> _READING TEXT_:
Imaging of Matter
New imaging technique opens a new path
26 April 2023

Photo: Fabian Trost
An international research team has succeeded for the first time in using X-rays for an imaging technique that exploits a particular quantum property of light. As the researchers describe in their work just published in the journal Physical Review Letters, this technique could enable imaging of non-crystallized macromolecules.
The research team, led by Henry Chapman, professor at Universität Hamburg and leading scientist at DESY, used very intense X-ray free-electron pulses from the European XFEL to generate fluorescence photons that arrived almost simultaneously at the detector - within a time window shorter than a femtosecond. By computing photon-photon correlations of the X-ray fluorescence emitted by the atoms of a structure, images of the emission could be obtained.
The structures of materials and macromolecules, are usually determined at the atomic scale using X-ray crystallography. While that technique relies on coherent X-ray scattering, incoherent processes like fluorescence emission can dominate even though they do not usefully contribute to the diffraction measurement. Instead, they add a featureless fog or background to the measured data.
Structural information from fluorescence
In the 1950s, two astronomers demonstrated that it is indeed possible to extract structural information from the light emitted by self-luminous sources - in their case from stars. The method of Hanbury Brown and Twiss - called intensity interferometry - opened a new door into the understanding of light and started the field of quantum optics.
Recently, scientists from the University of Erlangen, the Max Planck Institute for the Structure and Dynamics of Matter and DESY proposed that intensity interferometry could be adapted for atomic-resolution imaging using X-ray fluorescence. The challenge in extending this idea to X-rays is that the coherence time of the photons, which dictates the time interval available to perform photon-photon correlations, is extremely brief. It is set by the radiative decay time of the excited atom, which for copper atoms is about 0.6 fs.
Now the group, together with scientists from Uppsala University and the European XFEL have overcome that challenge by using femtosecond-duration XFEL pulses from that facility to initiate X-ray fluorescence photons within the coherence time. They generated a source consisting of two fluorescing spots in a foil of copper and measured the fluorescence on a million-element detector placed 8 m away. Only about 5000 photons were detected on each illumination pulse, and the cumulative sum over 58 million shots gave just a featureless uniform distribution. However, when they instead summed photon-photon correlations, a fringe pattern emerged. Similar to the famous double-slit experiment of Thomas Young, this fringe pattern is the smoking gun that indicates interference of separate X-ray photons. This fringe pattern was then analyzed as if from a coherent wave field to reconstruct an image of the fluorescent source, consisting of two well-separated spots.

> _TASK INSTRUCTIONS_: Continue the article on the new X-ray fluorescence imaging technique, starting after its last sentence.

> _RECORD EXCERPTS_:
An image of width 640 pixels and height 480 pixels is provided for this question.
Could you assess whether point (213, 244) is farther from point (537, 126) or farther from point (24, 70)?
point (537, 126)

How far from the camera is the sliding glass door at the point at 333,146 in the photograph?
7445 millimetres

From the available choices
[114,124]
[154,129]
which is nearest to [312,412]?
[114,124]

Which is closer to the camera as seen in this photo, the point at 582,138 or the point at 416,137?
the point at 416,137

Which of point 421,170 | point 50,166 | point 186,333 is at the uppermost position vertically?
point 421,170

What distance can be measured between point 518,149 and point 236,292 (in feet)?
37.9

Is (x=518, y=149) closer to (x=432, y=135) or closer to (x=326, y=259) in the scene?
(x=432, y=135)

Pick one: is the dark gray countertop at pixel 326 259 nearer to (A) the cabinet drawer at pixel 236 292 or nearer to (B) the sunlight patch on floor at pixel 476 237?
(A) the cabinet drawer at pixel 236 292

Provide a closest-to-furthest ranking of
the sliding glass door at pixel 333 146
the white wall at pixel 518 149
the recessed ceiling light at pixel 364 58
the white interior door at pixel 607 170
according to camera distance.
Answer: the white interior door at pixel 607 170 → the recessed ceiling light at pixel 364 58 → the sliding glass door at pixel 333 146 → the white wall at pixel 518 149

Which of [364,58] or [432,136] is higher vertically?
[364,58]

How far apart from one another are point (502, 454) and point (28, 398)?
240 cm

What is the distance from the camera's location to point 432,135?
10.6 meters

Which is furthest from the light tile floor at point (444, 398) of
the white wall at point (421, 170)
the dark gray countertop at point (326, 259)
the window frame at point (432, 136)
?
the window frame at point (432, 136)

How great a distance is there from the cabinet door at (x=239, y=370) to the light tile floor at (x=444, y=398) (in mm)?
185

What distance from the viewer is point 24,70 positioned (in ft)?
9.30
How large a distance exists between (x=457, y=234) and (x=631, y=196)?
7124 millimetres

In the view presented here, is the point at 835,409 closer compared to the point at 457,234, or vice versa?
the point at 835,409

> _RESULT BELOW_:
The photons carry hidden information
“Although the idea of interference of independent waves within the coherence time can be understood classically and can be noticed in the interference of radio stations for example, with X-rays we are very much dealing with high energy quanta”, says Henry Chapman, who is a researcher at the Cluster of Excellence “CUI: Advanced Imaging of Matter”. “Each fluorescence photon is born within a single atom, and these photons are then located at specific pixels of our detector. However, these photons carry hidden information that is only revealed when their higher-order photon-photon correlations are examined.”
The scientists now hope to combine this novel method with diffraction to image single molecules. The fluorescence will provide sub-structures specific to particular atoms and even particular chemical states of those atoms, which may help unravel the functioning of important enzymes such as involved in photosynthesis.
Citation
Fabian Trost, Kartik Ayyer, Mauro Prasciolu, Holger Fleckenstein, Miriam Barthelmess, Oleksandr Yefanov, J. Lukas Dresselhaus, Chufeng Li, Saša Bajt, Jerome Carnis, Tamme Wollweber, Abhishek Mall, Zhou Shen, Yulong Zhuang, Stefan Richter, Sebastian Karl, Sebastian Cardoch, Kajwal Kumar Patra, Johannes Möller, Alexey Zozulya, Roman Shayduk, Wei Lu, Felix Brauße, Bertram Friedrich, Ulrike Boesenberg, Ilia Petrov, Sergey Tomin, Marc Guetg, Anders Madsen, Nicusor Timneanu, Carl Caleman, Ralf Röhlsberger, Joachim von Zanthier, and Henry N. Chapman
“Imaging via Correlation of X-Ray Fluorescence Photons”
Phys. Rev. Lett. 130, 173201 (2023)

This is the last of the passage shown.